■ EXERCISE DESCRIPTION: Lay out every line of the entries below as a numbered list, skipping blank lines and leaving out the pictures.

■ GIVEN ENTRIES:
** BEGIN **

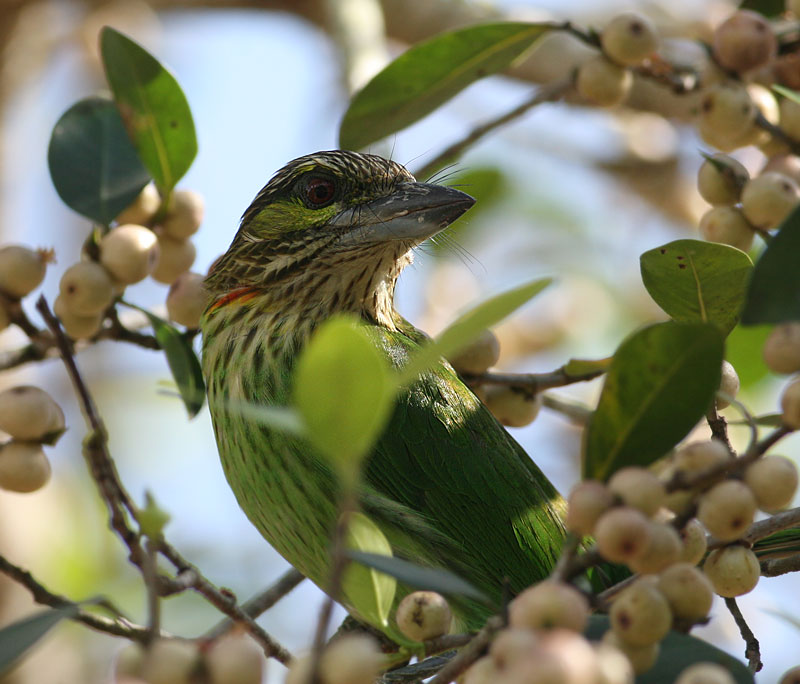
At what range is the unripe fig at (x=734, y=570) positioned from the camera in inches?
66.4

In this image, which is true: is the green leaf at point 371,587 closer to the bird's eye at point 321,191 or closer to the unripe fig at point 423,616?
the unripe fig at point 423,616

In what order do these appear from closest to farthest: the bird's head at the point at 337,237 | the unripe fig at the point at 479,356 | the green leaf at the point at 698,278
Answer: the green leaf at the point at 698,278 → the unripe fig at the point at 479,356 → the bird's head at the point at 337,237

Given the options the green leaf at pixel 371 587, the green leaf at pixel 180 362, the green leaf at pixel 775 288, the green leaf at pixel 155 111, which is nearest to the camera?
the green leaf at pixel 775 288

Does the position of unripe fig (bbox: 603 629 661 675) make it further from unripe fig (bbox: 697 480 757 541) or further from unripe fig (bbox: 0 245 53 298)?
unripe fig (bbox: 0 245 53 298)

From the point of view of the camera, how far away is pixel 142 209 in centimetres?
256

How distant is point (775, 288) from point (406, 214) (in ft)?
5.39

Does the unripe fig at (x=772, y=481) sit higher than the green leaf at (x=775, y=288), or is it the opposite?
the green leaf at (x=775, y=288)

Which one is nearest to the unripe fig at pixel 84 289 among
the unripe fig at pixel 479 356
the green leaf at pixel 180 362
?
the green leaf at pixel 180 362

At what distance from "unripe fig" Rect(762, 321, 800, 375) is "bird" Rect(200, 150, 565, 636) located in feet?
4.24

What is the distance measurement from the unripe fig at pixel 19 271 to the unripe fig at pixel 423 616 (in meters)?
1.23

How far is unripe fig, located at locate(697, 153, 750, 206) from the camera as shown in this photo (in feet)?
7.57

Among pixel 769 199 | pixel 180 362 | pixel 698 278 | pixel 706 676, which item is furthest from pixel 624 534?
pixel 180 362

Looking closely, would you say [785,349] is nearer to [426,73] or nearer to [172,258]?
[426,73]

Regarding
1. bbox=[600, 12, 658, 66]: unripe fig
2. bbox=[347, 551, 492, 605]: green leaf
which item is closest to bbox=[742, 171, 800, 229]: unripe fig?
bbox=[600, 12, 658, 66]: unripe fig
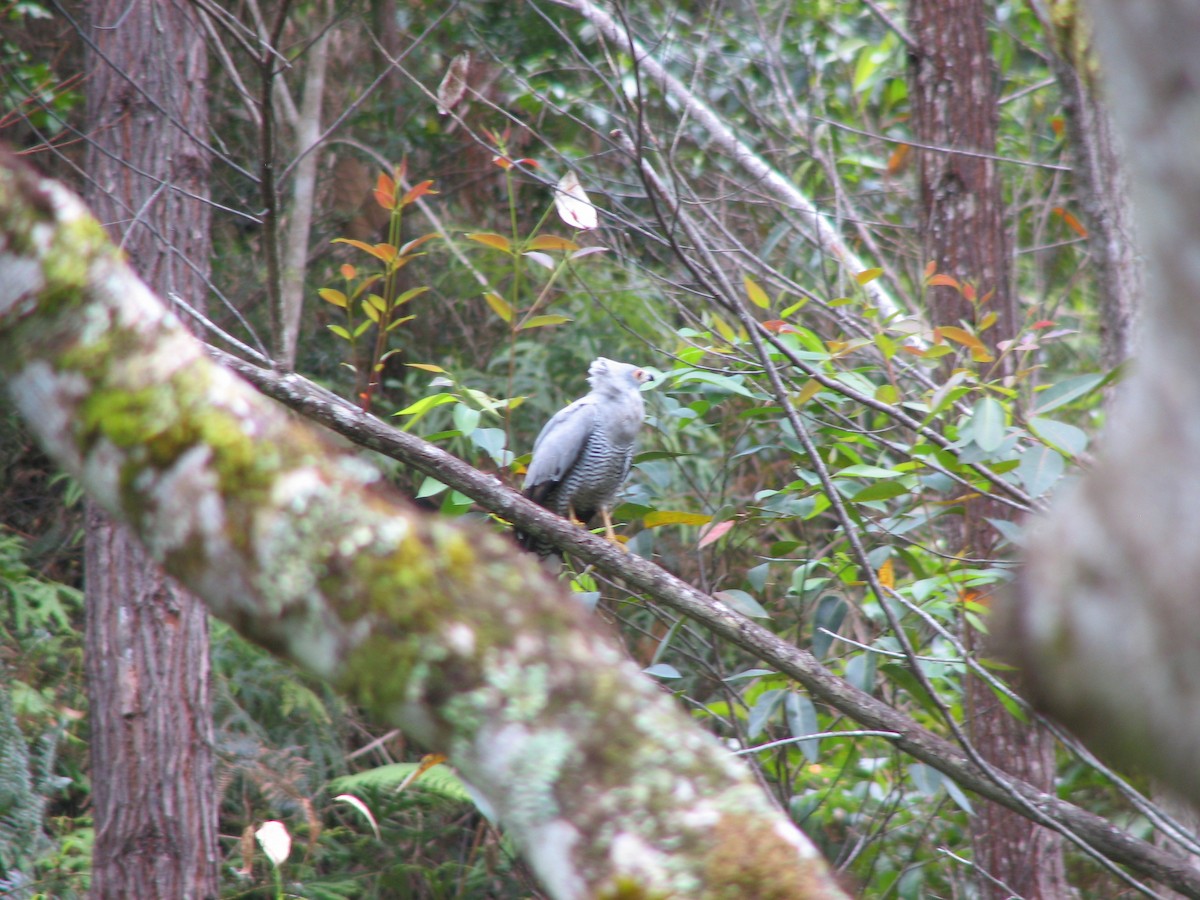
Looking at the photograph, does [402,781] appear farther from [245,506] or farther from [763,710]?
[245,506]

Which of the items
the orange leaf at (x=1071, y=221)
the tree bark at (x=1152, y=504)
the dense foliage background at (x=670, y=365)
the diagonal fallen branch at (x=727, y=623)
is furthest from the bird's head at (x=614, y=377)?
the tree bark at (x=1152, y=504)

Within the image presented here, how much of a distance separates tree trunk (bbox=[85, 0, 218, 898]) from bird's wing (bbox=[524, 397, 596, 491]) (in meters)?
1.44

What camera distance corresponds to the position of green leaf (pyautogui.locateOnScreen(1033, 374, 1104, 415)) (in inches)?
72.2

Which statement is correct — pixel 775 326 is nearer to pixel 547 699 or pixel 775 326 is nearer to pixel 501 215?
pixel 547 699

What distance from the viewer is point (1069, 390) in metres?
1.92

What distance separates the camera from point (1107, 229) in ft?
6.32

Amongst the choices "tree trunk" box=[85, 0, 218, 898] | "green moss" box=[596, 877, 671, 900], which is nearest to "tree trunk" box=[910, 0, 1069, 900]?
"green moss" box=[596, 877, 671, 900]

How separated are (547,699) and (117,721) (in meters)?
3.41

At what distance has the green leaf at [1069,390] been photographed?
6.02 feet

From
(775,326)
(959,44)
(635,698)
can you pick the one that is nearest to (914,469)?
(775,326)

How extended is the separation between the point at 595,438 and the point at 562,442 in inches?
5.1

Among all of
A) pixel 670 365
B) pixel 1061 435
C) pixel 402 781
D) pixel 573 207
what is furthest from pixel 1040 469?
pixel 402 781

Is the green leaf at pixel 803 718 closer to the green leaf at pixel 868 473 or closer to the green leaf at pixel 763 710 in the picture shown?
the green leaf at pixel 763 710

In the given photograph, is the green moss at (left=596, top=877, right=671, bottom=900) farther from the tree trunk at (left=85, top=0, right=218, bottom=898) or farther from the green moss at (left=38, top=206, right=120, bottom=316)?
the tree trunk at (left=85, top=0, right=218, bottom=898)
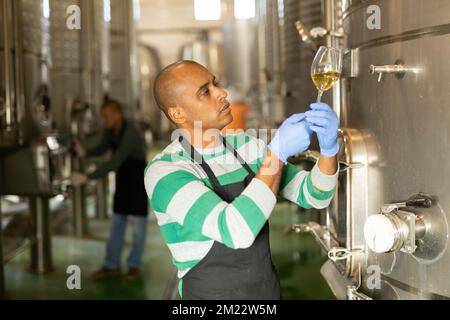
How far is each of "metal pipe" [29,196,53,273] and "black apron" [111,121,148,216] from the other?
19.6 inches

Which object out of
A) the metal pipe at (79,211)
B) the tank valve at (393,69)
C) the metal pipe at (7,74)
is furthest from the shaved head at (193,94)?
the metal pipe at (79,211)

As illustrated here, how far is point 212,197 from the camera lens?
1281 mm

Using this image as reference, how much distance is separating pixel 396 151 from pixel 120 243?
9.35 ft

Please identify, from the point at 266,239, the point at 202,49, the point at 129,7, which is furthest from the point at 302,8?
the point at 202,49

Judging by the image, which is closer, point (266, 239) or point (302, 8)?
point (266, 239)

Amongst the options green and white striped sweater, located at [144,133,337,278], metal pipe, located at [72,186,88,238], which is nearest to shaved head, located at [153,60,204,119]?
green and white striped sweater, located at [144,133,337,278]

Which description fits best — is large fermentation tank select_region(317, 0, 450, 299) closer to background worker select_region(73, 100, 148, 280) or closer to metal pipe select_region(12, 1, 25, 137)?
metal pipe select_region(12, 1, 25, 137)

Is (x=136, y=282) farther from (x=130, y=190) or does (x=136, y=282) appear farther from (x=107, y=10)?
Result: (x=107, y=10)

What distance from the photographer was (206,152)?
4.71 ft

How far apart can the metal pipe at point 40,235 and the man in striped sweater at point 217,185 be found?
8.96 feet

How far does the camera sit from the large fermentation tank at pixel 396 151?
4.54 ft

** END **

■ IN RESPONSE:
1. At what range is the unripe fig at (x=734, y=570) positioned from the camera in inches?
2. 66.4
3. In this image, which is true: is the green leaf at point 371,587 closer to the bird's eye at point 321,191 or closer to the unripe fig at point 423,616?
4. the unripe fig at point 423,616
5. In what order do these appear from closest to farthest: the bird's head at the point at 337,237 | the unripe fig at the point at 479,356 | the green leaf at the point at 698,278
6. Answer: the green leaf at the point at 698,278 → the unripe fig at the point at 479,356 → the bird's head at the point at 337,237
7. Given the options the green leaf at pixel 371 587, the green leaf at pixel 180 362, the green leaf at pixel 775 288, the green leaf at pixel 155 111, which is nearest to the camera?
8. the green leaf at pixel 775 288
9. Does the position of unripe fig (bbox: 603 629 661 675) make it further from unripe fig (bbox: 697 480 757 541) or further from unripe fig (bbox: 0 245 53 298)?
10. unripe fig (bbox: 0 245 53 298)
11. From the point of view of the camera, how far away is pixel 142 209 in centimetres?
12. 256
13. How distant is point (775, 288) from point (406, 214) (in ft)?
14. 5.39
15. Does the unripe fig at (x=772, y=481) sit higher than the green leaf at (x=775, y=288), or is it the opposite?
16. the green leaf at (x=775, y=288)
17. Which one is nearest to the unripe fig at pixel 84 289 among
18. the unripe fig at pixel 479 356
19. the green leaf at pixel 180 362
20. ?
21. the green leaf at pixel 180 362
22. At what distance from "unripe fig" Rect(762, 321, 800, 375) is "bird" Rect(200, 150, 565, 636) located in feet?
23. 4.24
24. What is the distance measurement from the unripe fig at pixel 19 271 to the unripe fig at pixel 423 616 (in meters)?
25. 1.23
26. How far is unripe fig, located at locate(697, 153, 750, 206) from the camera as shown in this photo (in feet)?
27. 7.57
28. Among pixel 769 199 | pixel 180 362 | pixel 698 278 | pixel 706 676, which item is furthest from pixel 624 534?
29. pixel 180 362
30. Looking closely, would you say [785,349] is nearer to [426,73] or nearer to [172,258]?
31. [426,73]
32. Regarding
33. 1. bbox=[600, 12, 658, 66]: unripe fig
34. 2. bbox=[347, 551, 492, 605]: green leaf
35. which item is closest to bbox=[742, 171, 800, 229]: unripe fig?
36. bbox=[600, 12, 658, 66]: unripe fig
37. Looking at the photograph, does [402,781] appear farther from [245,506] or farther from [763,710]?
38. [245,506]
39. Which of the items
40. the orange leaf at (x=1071, y=221)
41. the tree bark at (x=1152, y=504)
42. the dense foliage background at (x=670, y=365)
43. the diagonal fallen branch at (x=727, y=623)
44. is furthest from the bird's head at (x=614, y=377)?
45. the tree bark at (x=1152, y=504)
46. Within the image presented here, how much of a distance separates tree trunk (bbox=[85, 0, 218, 898]) from bird's wing (bbox=[524, 397, 596, 491]) (in meters)?
47. 1.44
48. What camera distance corresponds to the position of green leaf (pyautogui.locateOnScreen(1033, 374, 1104, 415)) (in inches)?
49. 72.2
50. Which statement is correct — pixel 775 326 is nearer to pixel 547 699 or pixel 775 326 is nearer to pixel 501 215?
51. pixel 547 699
52. What distance from the viewer is point (1069, 390) in metres?
53. 1.92
54. What distance separates the camera from point (1107, 229) in ft?
55. 6.32
56. Amongst the choices "tree trunk" box=[85, 0, 218, 898] | "green moss" box=[596, 877, 671, 900], which is nearest to "tree trunk" box=[910, 0, 1069, 900]?
57. "green moss" box=[596, 877, 671, 900]
58. How separated are (547,699) and (117,721) (in meters)?
59. 3.41
60. At what distance has the green leaf at [1069,390] been photographed?
61. 6.02 feet
62. From
63. (775,326)
64. (959,44)
65. (635,698)
66. can you pick the one that is nearest to (914,469)?
67. (775,326)
68. How extended is the separation between the point at 595,438 and the point at 562,442 in inches?
69. 5.1
70. Among all of
71. A) pixel 670 365
72. B) pixel 1061 435
73. C) pixel 402 781
74. D) pixel 573 207
75. what is furthest from pixel 1040 469?
76. pixel 402 781
77. Is the green leaf at pixel 803 718 closer to the green leaf at pixel 868 473 or closer to the green leaf at pixel 763 710 in the picture shown?
78. the green leaf at pixel 763 710
79. In the given photograph, is the green moss at (left=596, top=877, right=671, bottom=900) farther from the tree trunk at (left=85, top=0, right=218, bottom=898) or farther from the green moss at (left=38, top=206, right=120, bottom=316)?
80. the tree trunk at (left=85, top=0, right=218, bottom=898)
81. How far is each of "metal pipe" [29,196,53,273] and "black apron" [111,121,148,216] from the other?
82. 19.6 inches
83. Which object out of
84. A) the metal pipe at (79,211)
85. B) the tank valve at (393,69)
86. C) the metal pipe at (7,74)
87. is furthest from the shaved head at (193,94)?
88. the metal pipe at (79,211)
89. As illustrated here, how far is point 212,197 from the camera lens?
90. 1281 mm
91. Using this image as reference, how much distance is separating pixel 396 151 from pixel 120 243?
92. 9.35 ft
93. Please identify, from the point at 266,239, the point at 202,49, the point at 129,7, which is furthest from the point at 302,8?
94. the point at 202,49
95. Judging by the image, which is closer, point (266, 239) or point (302, 8)?
96. point (266, 239)
97. Amongst the options green and white striped sweater, located at [144,133,337,278], metal pipe, located at [72,186,88,238], which is nearest to shaved head, located at [153,60,204,119]?
98. green and white striped sweater, located at [144,133,337,278]
99. Which description fits best — is large fermentation tank select_region(317, 0, 450, 299) closer to background worker select_region(73, 100, 148, 280) or closer to metal pipe select_region(12, 1, 25, 137)?
100. metal pipe select_region(12, 1, 25, 137)
101. Is (x=136, y=282) farther from (x=130, y=190) or does (x=136, y=282) appear farther from (x=107, y=10)?
102. Result: (x=107, y=10)
103. What distance from the photographer was (206,152)?
104. 4.71 ft
105. How far apart can the metal pipe at point 40,235 and the man in striped sweater at point 217,185 be found?
106. 8.96 feet
107. How far does the camera sit from the large fermentation tank at pixel 396 151?
108. 4.54 ft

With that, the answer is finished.